Trotz Niederlage: Isabella Pfennig setzt in Eching ihren Aufwärtstrend fort

Von Matthias Schmid, Eching

Ihre lettische Gegnerin hatte schon den Platz verlassen, als Isabella Pfennig zum Besen griff. Akkurat lief sie alle sieben Linien ihrer Spielhälfte ab und befreite sie vom roten Ziegelmehl. Niemand hatte diese Zusatzschicht in der sengenden Mittagshitze von ihr verlangt. Doch die 13-Jährige macht auch bei der Platzpflege keine halben Sachen. "Bella gibt immer 100 Prozent", sagt der Cheftrainer der Oberhachinger Tennisbase, der Schwede Stefan Eriksson, über die Spielerin vom Münchner SC. Wer sie bei den Junior Open in Eching spielen sah, konnte einen Eindruck davon gewinnen, was der ehemalige Top-100-Spieler meint. Pfennig reichte ihrer Kontrahentin Kamilla Bartone nur bis zu den Schultern, doch sie machte ihren Nachteil mit schnellen Beinen, großem Eifer und einer mächtigen Vorhand wett. Erst nach mehr als zwei Stunden musste sie sich der gesetzten Spielerin geschlagen geben. "Zum Schluss war ich ein bisschen platt", bekannte Pfennig. Sie lächelte.
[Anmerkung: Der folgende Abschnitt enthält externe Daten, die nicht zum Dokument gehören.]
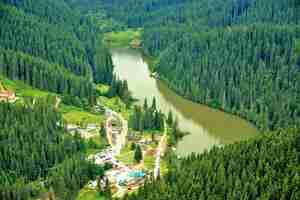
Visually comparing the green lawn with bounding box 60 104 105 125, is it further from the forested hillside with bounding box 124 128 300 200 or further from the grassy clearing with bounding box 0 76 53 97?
the forested hillside with bounding box 124 128 300 200

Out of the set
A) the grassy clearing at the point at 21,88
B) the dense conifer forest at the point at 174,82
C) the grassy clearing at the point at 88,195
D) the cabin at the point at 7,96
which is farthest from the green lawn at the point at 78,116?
the grassy clearing at the point at 88,195

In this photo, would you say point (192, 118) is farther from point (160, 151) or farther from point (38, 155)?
point (38, 155)

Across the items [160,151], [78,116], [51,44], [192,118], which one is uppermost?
[51,44]

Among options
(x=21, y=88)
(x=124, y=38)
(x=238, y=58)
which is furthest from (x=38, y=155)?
(x=124, y=38)

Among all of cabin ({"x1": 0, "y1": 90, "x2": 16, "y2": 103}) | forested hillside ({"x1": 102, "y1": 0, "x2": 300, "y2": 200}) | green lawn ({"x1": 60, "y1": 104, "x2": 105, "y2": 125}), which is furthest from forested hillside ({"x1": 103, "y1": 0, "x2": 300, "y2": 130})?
cabin ({"x1": 0, "y1": 90, "x2": 16, "y2": 103})

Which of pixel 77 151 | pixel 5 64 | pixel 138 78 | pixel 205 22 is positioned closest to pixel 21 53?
pixel 5 64

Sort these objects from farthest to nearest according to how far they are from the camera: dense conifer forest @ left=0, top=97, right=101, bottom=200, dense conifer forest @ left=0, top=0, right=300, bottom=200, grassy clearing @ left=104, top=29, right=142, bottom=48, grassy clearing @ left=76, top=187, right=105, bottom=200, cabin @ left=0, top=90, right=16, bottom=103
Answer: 1. grassy clearing @ left=104, top=29, right=142, bottom=48
2. cabin @ left=0, top=90, right=16, bottom=103
3. dense conifer forest @ left=0, top=97, right=101, bottom=200
4. grassy clearing @ left=76, top=187, right=105, bottom=200
5. dense conifer forest @ left=0, top=0, right=300, bottom=200
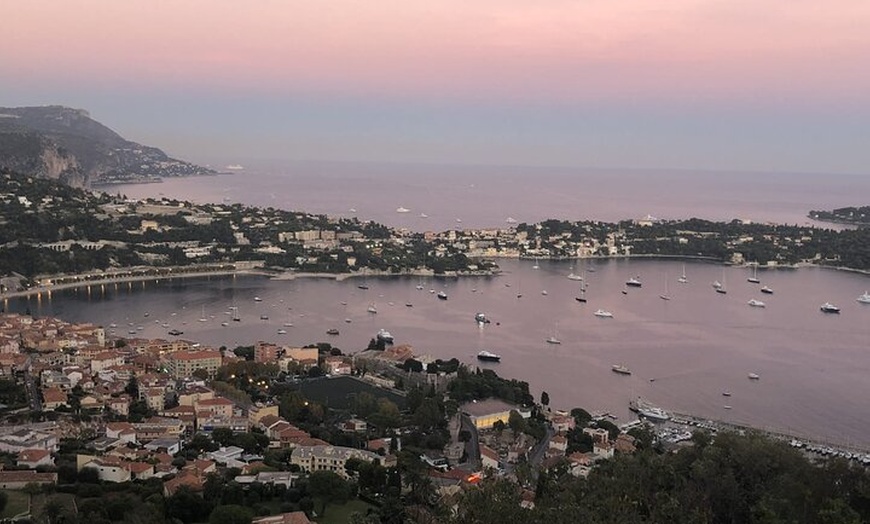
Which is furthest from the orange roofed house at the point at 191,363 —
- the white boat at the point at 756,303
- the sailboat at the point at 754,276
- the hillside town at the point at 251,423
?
the sailboat at the point at 754,276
Die Niederlage im Achtelfinale grämte sie nicht, im Gegenteil. Ihr Auftritt bei einem der größten Nachwuchsturniere Deutschlands mit Spielerinnen aus ganz Europa war ein weiterer Beleg dafür, dass ihre Entwicklung rasant voranschreitet - sie erlebt gerade ihren erfolgreichsten Sommer als Tennisspielerin. "Ich weiß selbst nicht, warum ich so gut spiele", sagt sie. Pfennig gewann in diesem Jahr nicht nur die bayerische Meisterschaft der U14 und erreichte das Halbfinale der deutschen Meisterschaften; vor den Junior Open holte sie als ungesetzte Spielerin überraschend auch den Sieg beim Nachwuchsturnier in Waiblingen, das ähnlich hochkarätig besetzt ist wie Eching. Es ist nicht so, dass sie völlig aus dem Nichts gekommen wäre, sie gehört schon länger zu den besten Spielerinnen in Bayern. Eine Überfliegerin war sie bislang aber nicht.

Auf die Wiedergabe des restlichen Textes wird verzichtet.